[Stored data]
* * * * *
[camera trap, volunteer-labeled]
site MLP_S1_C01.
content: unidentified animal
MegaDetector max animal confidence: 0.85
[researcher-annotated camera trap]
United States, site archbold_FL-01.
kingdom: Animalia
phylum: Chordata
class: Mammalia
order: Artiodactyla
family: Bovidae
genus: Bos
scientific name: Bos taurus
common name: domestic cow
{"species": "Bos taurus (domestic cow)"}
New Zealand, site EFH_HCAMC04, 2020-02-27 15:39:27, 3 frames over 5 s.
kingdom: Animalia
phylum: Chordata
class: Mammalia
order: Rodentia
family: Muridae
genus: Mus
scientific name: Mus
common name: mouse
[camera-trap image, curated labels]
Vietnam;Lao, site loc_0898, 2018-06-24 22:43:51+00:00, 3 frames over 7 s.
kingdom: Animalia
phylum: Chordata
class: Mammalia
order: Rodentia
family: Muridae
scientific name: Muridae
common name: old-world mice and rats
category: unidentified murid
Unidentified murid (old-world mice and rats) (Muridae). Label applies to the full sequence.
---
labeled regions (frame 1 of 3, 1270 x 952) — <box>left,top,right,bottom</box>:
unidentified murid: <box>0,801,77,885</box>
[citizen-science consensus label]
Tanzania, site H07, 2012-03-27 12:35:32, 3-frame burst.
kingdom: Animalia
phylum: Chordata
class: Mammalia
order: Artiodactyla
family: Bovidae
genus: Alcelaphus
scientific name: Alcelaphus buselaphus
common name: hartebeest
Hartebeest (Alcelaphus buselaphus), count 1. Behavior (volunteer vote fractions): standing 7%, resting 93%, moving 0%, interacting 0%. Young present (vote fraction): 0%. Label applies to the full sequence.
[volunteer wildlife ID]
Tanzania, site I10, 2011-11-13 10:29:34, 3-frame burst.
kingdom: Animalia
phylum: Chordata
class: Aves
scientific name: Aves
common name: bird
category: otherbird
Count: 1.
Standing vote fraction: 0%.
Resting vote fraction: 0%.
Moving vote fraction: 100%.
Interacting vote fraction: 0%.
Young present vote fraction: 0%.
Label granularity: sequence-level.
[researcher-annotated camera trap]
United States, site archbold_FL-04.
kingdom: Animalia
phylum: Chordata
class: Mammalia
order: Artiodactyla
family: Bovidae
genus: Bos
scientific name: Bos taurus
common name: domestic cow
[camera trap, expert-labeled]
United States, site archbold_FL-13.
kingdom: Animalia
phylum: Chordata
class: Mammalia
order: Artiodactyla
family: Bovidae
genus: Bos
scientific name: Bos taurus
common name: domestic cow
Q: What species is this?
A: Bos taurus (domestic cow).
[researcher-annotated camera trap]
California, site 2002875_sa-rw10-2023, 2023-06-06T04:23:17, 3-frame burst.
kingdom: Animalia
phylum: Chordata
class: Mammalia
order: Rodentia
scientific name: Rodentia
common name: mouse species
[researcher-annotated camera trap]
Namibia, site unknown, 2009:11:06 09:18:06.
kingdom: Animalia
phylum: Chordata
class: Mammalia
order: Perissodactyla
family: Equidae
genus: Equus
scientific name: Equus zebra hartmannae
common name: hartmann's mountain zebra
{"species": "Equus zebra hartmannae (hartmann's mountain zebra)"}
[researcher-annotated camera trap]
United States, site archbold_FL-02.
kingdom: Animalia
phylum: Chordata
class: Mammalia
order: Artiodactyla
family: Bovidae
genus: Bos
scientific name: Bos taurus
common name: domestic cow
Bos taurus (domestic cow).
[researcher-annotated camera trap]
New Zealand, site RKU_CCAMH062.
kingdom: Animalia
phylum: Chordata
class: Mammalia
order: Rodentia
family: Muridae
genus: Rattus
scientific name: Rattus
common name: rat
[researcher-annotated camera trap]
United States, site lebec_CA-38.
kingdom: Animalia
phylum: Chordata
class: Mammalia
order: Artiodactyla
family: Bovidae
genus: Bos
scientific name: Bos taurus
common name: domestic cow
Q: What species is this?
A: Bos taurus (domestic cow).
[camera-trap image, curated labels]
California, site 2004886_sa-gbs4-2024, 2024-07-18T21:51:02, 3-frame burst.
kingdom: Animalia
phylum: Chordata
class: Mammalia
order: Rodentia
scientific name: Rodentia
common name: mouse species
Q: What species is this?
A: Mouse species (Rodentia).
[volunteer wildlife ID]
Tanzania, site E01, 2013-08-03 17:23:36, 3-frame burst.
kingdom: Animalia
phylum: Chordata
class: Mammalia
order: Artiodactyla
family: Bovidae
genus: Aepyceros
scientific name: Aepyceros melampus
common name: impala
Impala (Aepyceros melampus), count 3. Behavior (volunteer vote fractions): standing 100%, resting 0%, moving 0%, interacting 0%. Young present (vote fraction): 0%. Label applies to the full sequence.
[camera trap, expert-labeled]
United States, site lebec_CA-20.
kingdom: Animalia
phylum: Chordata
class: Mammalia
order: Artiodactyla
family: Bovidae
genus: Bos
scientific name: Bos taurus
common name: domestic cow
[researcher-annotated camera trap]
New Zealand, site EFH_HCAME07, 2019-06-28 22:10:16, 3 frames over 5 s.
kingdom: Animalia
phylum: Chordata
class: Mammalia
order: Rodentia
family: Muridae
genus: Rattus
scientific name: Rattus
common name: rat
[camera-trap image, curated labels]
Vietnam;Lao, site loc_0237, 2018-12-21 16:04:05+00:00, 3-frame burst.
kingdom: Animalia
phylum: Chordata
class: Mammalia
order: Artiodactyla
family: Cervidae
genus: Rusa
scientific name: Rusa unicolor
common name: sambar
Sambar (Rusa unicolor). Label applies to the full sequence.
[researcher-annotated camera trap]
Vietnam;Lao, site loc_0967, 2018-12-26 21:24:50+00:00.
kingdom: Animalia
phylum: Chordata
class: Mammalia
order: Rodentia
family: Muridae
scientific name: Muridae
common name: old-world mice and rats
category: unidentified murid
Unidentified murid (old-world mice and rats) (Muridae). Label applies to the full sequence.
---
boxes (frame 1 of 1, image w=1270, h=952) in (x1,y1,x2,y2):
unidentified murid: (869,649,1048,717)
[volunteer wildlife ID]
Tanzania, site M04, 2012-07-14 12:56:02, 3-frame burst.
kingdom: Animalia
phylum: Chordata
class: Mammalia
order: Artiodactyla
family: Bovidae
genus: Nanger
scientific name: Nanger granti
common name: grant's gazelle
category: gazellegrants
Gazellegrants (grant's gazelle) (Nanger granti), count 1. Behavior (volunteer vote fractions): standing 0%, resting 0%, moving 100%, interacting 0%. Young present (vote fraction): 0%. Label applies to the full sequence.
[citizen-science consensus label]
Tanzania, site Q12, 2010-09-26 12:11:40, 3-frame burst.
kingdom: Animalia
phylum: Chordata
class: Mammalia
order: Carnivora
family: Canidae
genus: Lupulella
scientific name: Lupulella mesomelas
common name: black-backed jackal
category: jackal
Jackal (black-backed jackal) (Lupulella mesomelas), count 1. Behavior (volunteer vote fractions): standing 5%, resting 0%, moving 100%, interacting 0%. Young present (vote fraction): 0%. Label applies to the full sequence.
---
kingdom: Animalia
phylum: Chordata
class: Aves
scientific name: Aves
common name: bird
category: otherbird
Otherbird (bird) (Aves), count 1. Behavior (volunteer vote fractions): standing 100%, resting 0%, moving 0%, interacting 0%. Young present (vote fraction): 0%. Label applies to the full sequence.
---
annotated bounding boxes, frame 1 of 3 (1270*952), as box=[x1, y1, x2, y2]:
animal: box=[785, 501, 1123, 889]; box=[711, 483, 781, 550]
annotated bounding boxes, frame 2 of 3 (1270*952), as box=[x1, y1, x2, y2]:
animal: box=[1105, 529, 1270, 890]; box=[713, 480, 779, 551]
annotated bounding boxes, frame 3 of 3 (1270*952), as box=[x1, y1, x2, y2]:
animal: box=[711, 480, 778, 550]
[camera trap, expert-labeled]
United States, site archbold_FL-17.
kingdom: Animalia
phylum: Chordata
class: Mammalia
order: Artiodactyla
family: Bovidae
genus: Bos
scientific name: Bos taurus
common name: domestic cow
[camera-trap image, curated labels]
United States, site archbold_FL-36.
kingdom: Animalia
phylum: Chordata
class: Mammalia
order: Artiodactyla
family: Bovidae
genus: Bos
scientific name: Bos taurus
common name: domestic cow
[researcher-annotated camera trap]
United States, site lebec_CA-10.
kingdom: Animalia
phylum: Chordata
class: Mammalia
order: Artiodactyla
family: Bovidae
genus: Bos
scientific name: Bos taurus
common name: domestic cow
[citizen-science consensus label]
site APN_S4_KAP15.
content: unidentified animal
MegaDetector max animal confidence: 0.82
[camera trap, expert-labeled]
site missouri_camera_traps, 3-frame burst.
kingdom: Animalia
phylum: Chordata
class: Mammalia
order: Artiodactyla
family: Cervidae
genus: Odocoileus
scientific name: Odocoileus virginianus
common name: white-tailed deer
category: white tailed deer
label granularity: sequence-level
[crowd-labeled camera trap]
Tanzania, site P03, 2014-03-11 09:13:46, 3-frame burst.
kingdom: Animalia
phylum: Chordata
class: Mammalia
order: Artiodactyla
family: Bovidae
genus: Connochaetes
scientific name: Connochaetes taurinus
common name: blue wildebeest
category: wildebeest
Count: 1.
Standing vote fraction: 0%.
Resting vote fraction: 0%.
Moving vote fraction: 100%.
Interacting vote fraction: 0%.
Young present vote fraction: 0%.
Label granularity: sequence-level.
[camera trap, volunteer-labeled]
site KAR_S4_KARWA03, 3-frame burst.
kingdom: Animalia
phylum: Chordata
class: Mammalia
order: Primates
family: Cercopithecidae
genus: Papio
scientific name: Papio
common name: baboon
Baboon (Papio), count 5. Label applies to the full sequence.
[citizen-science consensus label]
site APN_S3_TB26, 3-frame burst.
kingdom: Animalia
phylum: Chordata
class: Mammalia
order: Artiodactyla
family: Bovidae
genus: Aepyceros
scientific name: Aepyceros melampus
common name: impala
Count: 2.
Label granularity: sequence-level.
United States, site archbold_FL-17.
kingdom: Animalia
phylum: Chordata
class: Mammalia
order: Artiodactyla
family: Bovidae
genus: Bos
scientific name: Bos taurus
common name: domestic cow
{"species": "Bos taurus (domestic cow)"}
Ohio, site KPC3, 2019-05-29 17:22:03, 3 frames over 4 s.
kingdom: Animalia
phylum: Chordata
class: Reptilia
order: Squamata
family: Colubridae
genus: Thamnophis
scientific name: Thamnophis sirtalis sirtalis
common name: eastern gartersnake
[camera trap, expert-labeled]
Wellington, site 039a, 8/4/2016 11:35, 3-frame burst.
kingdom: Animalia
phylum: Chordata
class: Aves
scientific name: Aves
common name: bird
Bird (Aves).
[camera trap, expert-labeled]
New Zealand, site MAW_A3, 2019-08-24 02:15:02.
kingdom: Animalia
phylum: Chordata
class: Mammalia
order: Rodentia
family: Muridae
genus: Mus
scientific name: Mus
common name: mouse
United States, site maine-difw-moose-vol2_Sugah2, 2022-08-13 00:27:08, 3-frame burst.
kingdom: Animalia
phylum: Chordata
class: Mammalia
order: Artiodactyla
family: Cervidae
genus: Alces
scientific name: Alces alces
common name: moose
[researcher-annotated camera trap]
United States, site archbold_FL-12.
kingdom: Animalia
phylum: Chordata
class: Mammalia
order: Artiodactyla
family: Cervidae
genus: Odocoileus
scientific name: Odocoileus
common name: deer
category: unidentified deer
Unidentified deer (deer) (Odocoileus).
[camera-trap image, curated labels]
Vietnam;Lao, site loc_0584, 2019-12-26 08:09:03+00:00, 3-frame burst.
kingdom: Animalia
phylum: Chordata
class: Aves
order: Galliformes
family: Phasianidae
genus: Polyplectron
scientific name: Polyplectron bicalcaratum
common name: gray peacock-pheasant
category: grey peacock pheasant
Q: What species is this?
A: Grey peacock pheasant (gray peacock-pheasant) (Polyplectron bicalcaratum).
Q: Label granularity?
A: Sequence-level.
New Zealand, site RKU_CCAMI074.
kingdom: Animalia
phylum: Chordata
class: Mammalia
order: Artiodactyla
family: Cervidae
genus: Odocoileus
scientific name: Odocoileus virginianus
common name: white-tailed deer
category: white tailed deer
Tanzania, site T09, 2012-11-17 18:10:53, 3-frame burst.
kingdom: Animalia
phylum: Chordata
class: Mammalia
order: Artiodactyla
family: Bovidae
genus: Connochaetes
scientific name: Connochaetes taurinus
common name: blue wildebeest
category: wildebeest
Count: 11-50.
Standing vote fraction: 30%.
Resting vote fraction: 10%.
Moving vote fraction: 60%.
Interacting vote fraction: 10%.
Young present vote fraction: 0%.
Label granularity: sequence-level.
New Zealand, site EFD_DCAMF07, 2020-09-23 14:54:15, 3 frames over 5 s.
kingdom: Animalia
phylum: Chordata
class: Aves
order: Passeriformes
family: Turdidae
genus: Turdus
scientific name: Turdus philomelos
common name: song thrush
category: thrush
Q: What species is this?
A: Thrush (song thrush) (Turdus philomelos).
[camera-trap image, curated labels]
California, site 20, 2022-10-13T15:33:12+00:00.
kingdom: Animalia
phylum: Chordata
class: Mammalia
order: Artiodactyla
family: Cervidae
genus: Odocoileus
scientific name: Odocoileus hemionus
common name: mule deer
* * * * *
WHAT TO WORK ON –
Each line from the one that contains "California, site 20, 2022-10-13T15:33:12+00:00." to the end of the data should be set down exactly, both ends included.

RESULT FOR THIS EXERCISE –
California, site 20, 2022-10-13T15:33:12+00:00.
kingdom: Animalia
phylum: Chordata
class: Mammalia
order: Artiodactyla
family: Cervidae
genus: Odocoileus
scientific name: Odocoileus hemionus
common name: mule deer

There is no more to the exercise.